Challenge: Please reproduce all of the data below line for line, leaving every character unchanged.

(Data for spatial reasoning questions)
»»

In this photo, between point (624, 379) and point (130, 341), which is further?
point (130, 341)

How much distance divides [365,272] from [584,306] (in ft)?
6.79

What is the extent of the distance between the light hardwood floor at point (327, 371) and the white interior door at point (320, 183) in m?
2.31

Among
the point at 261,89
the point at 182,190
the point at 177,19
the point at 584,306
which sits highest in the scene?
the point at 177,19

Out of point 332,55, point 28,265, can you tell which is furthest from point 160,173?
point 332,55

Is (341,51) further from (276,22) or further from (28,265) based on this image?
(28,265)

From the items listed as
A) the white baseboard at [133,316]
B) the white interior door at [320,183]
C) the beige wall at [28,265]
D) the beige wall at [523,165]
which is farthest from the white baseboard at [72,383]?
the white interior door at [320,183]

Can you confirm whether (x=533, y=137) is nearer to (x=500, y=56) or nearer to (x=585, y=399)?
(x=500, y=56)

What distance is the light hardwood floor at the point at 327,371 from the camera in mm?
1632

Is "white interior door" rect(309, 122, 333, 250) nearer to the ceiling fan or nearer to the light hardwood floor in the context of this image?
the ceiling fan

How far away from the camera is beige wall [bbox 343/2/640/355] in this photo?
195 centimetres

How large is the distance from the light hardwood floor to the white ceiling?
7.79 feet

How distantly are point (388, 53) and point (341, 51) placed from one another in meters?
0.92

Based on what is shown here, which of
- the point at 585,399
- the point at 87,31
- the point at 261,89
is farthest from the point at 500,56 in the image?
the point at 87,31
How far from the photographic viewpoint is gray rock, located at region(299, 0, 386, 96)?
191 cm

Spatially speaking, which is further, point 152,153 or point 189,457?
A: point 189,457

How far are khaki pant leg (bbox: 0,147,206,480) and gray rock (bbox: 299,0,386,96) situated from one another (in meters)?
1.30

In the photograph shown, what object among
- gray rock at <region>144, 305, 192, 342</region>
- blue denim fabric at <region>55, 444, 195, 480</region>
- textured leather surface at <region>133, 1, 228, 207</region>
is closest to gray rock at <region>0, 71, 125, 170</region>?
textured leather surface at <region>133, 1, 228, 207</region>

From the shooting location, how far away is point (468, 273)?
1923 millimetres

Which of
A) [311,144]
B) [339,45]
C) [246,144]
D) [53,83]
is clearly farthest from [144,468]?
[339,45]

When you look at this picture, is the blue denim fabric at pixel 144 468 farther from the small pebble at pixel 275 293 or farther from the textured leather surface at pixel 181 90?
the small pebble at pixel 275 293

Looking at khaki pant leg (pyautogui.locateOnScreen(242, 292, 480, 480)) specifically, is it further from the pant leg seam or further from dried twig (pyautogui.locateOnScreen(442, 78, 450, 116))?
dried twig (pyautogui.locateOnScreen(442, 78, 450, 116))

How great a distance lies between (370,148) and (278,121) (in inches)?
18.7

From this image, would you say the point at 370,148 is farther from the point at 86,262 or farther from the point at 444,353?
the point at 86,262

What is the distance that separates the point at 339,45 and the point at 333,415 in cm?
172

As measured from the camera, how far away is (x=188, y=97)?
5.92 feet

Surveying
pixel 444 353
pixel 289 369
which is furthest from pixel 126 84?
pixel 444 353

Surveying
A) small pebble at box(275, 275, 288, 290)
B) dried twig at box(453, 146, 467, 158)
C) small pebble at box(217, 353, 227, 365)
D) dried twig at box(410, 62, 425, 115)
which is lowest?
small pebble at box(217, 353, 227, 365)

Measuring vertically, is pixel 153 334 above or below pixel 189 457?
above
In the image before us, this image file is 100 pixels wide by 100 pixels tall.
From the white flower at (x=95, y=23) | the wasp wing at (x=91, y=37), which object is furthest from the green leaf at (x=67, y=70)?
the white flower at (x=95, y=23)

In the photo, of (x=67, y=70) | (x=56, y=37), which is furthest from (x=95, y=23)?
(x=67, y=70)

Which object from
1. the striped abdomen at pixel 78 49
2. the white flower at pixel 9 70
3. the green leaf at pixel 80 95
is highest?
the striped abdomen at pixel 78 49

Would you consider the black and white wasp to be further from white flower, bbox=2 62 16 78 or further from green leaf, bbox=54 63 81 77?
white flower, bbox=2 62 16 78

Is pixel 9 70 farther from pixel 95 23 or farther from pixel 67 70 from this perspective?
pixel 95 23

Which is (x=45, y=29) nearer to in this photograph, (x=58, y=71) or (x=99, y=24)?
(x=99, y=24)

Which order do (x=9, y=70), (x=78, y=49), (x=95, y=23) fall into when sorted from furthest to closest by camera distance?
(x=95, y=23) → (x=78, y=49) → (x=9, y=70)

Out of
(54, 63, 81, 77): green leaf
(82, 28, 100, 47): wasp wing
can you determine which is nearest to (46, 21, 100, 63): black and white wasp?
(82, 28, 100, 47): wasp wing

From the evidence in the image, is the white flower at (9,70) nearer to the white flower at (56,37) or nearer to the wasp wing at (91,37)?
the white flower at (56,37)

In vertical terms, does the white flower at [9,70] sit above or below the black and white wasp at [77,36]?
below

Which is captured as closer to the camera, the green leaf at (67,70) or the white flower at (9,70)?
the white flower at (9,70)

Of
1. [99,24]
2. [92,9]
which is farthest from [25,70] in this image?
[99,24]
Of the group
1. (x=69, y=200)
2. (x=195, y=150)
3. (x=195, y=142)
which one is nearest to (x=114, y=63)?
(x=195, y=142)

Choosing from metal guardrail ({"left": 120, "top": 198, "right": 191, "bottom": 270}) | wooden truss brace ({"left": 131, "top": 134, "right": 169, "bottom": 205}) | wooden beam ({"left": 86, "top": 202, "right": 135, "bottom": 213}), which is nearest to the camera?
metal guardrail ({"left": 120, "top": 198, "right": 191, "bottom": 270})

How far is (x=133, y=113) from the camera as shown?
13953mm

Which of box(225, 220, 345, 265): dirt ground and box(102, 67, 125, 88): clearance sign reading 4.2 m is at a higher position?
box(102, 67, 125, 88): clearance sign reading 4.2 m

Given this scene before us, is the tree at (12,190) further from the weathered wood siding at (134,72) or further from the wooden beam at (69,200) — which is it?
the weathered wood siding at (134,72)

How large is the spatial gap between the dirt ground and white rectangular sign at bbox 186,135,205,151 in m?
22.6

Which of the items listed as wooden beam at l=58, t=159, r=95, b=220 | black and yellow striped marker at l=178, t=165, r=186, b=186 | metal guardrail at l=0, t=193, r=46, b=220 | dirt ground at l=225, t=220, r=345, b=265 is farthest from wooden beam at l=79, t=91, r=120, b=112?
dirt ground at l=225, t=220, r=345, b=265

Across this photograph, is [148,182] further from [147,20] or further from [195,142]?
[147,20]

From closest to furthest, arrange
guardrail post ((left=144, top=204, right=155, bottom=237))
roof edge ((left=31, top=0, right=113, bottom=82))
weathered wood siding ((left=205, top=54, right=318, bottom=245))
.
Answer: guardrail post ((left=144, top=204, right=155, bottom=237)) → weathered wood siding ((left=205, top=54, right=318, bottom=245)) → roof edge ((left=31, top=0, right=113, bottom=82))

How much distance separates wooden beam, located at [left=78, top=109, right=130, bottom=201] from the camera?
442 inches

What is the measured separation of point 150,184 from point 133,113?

««

Result of this task:
In this photo, between point (624, 379) and point (130, 341), which is further?
point (130, 341)

How much distance divides [365,272] from [584,306] (in ft)?
6.79

What is the extent of the distance between the light hardwood floor at point (327, 371) and the white interior door at point (320, 183) in m?
2.31

Among
the point at 261,89
the point at 182,190
the point at 177,19
the point at 584,306
which sits highest in the scene?
the point at 177,19

Out of point 332,55, point 28,265, can you tell which is furthest from point 160,173?
point 332,55

Is (341,51) further from (276,22) or further from (28,265) based on this image?
(28,265)

From the items listed as
A) the white baseboard at [133,316]
B) the white interior door at [320,183]
C) the beige wall at [28,265]
D) the beige wall at [523,165]
which is farthest from the white baseboard at [72,383]?
the white interior door at [320,183]

Can you confirm whether (x=533, y=137) is nearer to (x=500, y=56) or nearer to (x=585, y=399)?
(x=500, y=56)

What distance is the light hardwood floor at the point at 327,371 from the camera in mm?
1632

Is "white interior door" rect(309, 122, 333, 250) nearer to the ceiling fan or nearer to the light hardwood floor in the context of this image?
the ceiling fan

How far away from the camera is beige wall [bbox 343/2/640/355] in this photo?
195 centimetres

How large is the distance from the light hardwood floor to the white ceiling?
7.79 feet

How distantly are point (388, 53) and point (341, 51) placed from one another in meters?
0.92

Based on what is shown here, which of
- the point at 585,399
- the point at 87,31
- the point at 261,89
is farthest from the point at 500,56 in the image?
the point at 87,31
How far from the photographic viewpoint is gray rock, located at region(299, 0, 386, 96)?
191 cm

Spatially speaking, which is further, point 152,153 or point 189,457?
A: point 189,457

How far are khaki pant leg (bbox: 0,147,206,480) and gray rock (bbox: 299,0,386,96) situated from one another (in meters)?
1.30

In the photograph shown, what object among
- gray rock at <region>144, 305, 192, 342</region>
- blue denim fabric at <region>55, 444, 195, 480</region>
- textured leather surface at <region>133, 1, 228, 207</region>
is closest to gray rock at <region>0, 71, 125, 170</region>?
textured leather surface at <region>133, 1, 228, 207</region>

From the shooting location, how far away is point (468, 273)?
1923 millimetres

Which of
A) [311,144]
B) [339,45]
C) [246,144]
D) [53,83]
is clearly farthest from [144,468]?
[339,45]

When you look at this picture, is the blue denim fabric at pixel 144 468 farther from the small pebble at pixel 275 293 or farther from the textured leather surface at pixel 181 90?
the small pebble at pixel 275 293

Looking at khaki pant leg (pyautogui.locateOnScreen(242, 292, 480, 480)) specifically, is it further from the pant leg seam or further from dried twig (pyautogui.locateOnScreen(442, 78, 450, 116))?
dried twig (pyautogui.locateOnScreen(442, 78, 450, 116))

How great a distance lies between (370,148) and (278,121) (in inches)?
18.7

From this image, would you say the point at 370,148 is farther from the point at 86,262 or farther from the point at 444,353?
the point at 86,262

What is the distance that separates the point at 339,45 and the point at 333,415 in cm?
172

As measured from the camera, how far away is (x=188, y=97)?
5.92 feet

Surveying
pixel 444 353
pixel 289 369
which is furthest from pixel 126 84?
pixel 444 353

Surveying
A) small pebble at box(275, 275, 288, 290)
B) dried twig at box(453, 146, 467, 158)
C) small pebble at box(217, 353, 227, 365)
D) dried twig at box(410, 62, 425, 115)
which is lowest?
small pebble at box(217, 353, 227, 365)

Measuring vertically, is pixel 153 334 above or below pixel 189 457?
above
In the image before us, this image file is 100 pixels wide by 100 pixels tall.
From the white flower at (x=95, y=23) | the wasp wing at (x=91, y=37), which object is furthest from the green leaf at (x=67, y=70)?
the white flower at (x=95, y=23)

In the photo, of (x=67, y=70) | (x=56, y=37), which is furthest from (x=95, y=23)?
(x=67, y=70)

Which object from
1. the striped abdomen at pixel 78 49
2. the white flower at pixel 9 70
3. the green leaf at pixel 80 95
is highest?
the striped abdomen at pixel 78 49

Would you consider the black and white wasp to be further from white flower, bbox=2 62 16 78 or further from green leaf, bbox=54 63 81 77?
white flower, bbox=2 62 16 78

Is pixel 9 70 farther from pixel 95 23 or farther from pixel 67 70 from this perspective?
pixel 95 23

Which is (x=45, y=29) nearer to in this photograph, (x=58, y=71) or (x=99, y=24)?
(x=99, y=24)

Which order do (x=9, y=70), (x=78, y=49), (x=95, y=23) fall into when sorted from furthest to closest by camera distance?
(x=95, y=23) → (x=78, y=49) → (x=9, y=70)

Out of
(54, 63, 81, 77): green leaf
(82, 28, 100, 47): wasp wing
can you determine which is nearest to (46, 21, 100, 63): black and white wasp?
(82, 28, 100, 47): wasp wing

From the evidence in the image, is the white flower at (9,70) nearer to the white flower at (56,37) or nearer to the wasp wing at (91,37)?
the white flower at (56,37)

In vertical terms, does the white flower at [9,70] sit above or below the black and white wasp at [77,36]?
below

Which is captured as closer to the camera, the green leaf at (67,70) or the white flower at (9,70)?
the white flower at (9,70)

Of
1. [99,24]
2. [92,9]
which is farthest from [25,70] in this image?
[99,24]
Of the group
1. (x=69, y=200)
2. (x=195, y=150)
3. (x=195, y=142)
which one is nearest to (x=114, y=63)?
(x=195, y=142)

Choosing from metal guardrail ({"left": 120, "top": 198, "right": 191, "bottom": 270}) | wooden truss brace ({"left": 131, "top": 134, "right": 169, "bottom": 205}) | wooden beam ({"left": 86, "top": 202, "right": 135, "bottom": 213}), which is nearest to the camera?
metal guardrail ({"left": 120, "top": 198, "right": 191, "bottom": 270})

How far is (x=133, y=113) from the camera as shown?
13953mm

Which of box(225, 220, 345, 265): dirt ground and box(102, 67, 125, 88): clearance sign reading 4.2 m is at a higher position?
box(102, 67, 125, 88): clearance sign reading 4.2 m

Given this scene before us, is the tree at (12,190) further from the weathered wood siding at (134,72) or further from the wooden beam at (69,200) — which is it?
the weathered wood siding at (134,72)

How large is the spatial gap between the dirt ground and white rectangular sign at bbox 186,135,205,151 in m?
22.6

Which of the items listed as wooden beam at l=58, t=159, r=95, b=220 | black and yellow striped marker at l=178, t=165, r=186, b=186 | metal guardrail at l=0, t=193, r=46, b=220 | dirt ground at l=225, t=220, r=345, b=265 is farthest from wooden beam at l=79, t=91, r=120, b=112?
dirt ground at l=225, t=220, r=345, b=265

Across this photograph, is [148,182] further from [147,20] or further from [195,142]?
[147,20]

From closest to furthest, arrange
guardrail post ((left=144, top=204, right=155, bottom=237))
roof edge ((left=31, top=0, right=113, bottom=82))
weathered wood siding ((left=205, top=54, right=318, bottom=245))
.
Answer: guardrail post ((left=144, top=204, right=155, bottom=237)) → weathered wood siding ((left=205, top=54, right=318, bottom=245)) → roof edge ((left=31, top=0, right=113, bottom=82))

How much distance separates wooden beam, located at [left=78, top=109, right=130, bottom=201] from the camera?
442 inches

What is the measured separation of point 150,184 from point 133,113?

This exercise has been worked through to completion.